• STATED GOAL
Return, word for word, the stretch of the records from the line containing "BBox(461, 56, 510, 116): woman's short white hair or" through the end of the records, including both of those ends.

(Questions about scenes shown in images)

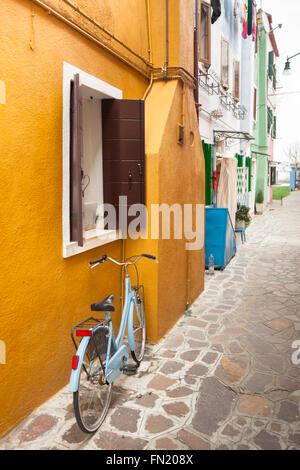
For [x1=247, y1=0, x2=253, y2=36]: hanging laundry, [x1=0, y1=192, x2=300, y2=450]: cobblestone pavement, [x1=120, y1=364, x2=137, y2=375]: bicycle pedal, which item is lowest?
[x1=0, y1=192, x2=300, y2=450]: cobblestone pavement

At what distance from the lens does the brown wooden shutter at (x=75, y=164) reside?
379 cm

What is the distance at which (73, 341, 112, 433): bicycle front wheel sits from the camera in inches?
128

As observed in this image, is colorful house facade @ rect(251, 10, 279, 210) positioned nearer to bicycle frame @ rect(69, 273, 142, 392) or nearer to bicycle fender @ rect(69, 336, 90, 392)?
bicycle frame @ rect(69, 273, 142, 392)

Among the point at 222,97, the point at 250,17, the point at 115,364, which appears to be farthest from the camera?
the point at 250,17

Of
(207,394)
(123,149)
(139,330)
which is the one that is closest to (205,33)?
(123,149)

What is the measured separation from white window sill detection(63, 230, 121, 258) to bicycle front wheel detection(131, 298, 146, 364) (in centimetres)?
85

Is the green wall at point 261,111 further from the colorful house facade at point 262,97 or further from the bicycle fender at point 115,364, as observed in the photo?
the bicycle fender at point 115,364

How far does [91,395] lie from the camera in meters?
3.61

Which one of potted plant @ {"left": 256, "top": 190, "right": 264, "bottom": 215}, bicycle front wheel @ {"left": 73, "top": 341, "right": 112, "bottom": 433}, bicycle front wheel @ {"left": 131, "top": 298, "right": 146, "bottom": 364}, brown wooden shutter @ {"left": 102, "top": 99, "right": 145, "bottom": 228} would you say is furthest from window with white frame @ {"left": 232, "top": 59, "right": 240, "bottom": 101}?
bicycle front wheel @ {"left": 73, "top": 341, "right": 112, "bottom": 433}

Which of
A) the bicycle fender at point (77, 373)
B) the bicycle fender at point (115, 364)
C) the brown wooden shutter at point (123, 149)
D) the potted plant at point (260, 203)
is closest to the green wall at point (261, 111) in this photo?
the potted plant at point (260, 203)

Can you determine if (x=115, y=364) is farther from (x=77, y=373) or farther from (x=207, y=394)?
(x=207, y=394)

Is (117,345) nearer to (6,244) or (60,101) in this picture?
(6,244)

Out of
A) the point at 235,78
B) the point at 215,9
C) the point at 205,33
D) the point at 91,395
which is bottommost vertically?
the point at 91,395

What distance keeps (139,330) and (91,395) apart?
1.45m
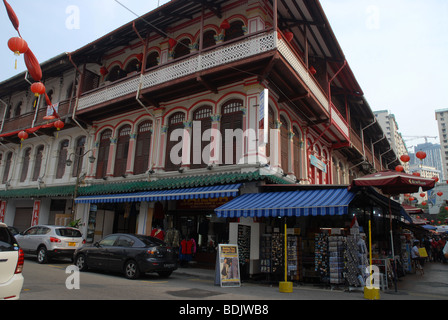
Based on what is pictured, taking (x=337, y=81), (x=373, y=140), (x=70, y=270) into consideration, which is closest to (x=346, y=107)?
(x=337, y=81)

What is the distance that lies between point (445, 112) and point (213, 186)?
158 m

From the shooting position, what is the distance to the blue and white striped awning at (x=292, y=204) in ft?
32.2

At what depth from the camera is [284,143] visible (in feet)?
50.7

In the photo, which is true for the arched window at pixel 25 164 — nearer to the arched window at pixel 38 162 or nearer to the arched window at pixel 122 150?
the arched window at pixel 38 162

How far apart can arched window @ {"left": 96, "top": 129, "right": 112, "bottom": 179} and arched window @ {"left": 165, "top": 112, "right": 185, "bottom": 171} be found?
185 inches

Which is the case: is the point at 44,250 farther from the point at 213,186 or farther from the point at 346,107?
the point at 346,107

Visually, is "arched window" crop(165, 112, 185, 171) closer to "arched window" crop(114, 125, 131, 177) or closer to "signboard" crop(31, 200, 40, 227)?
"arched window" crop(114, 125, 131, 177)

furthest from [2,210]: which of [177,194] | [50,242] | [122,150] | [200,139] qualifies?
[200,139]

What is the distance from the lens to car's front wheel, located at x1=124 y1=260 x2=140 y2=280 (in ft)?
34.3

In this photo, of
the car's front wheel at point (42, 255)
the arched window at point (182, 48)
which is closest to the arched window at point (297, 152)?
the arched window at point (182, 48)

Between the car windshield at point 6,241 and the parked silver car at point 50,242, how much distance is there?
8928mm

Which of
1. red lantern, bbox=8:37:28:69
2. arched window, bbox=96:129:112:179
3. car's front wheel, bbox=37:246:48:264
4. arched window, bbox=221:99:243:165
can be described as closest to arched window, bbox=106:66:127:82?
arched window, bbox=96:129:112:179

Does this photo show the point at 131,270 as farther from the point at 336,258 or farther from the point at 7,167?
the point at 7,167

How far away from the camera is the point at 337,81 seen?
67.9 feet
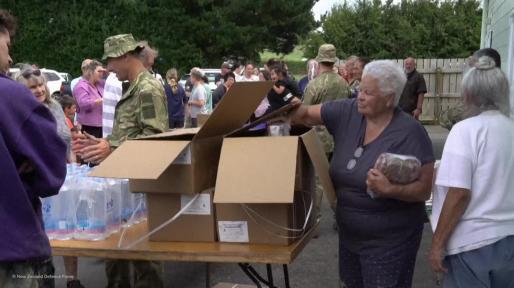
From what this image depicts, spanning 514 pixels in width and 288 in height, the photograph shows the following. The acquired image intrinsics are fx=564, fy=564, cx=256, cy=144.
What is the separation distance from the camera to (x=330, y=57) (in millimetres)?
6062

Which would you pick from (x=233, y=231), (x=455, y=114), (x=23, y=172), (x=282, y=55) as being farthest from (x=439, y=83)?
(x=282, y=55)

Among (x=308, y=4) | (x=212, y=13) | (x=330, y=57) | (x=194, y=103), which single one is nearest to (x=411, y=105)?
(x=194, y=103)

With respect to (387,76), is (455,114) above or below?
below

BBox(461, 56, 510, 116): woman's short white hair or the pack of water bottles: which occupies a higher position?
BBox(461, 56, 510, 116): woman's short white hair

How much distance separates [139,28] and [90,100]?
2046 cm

• RESPONSE
BBox(461, 56, 510, 116): woman's short white hair or the pack of water bottles: which occupies a higher position?
BBox(461, 56, 510, 116): woman's short white hair

How much distance separates [139,28] and [90,100]?
2046 cm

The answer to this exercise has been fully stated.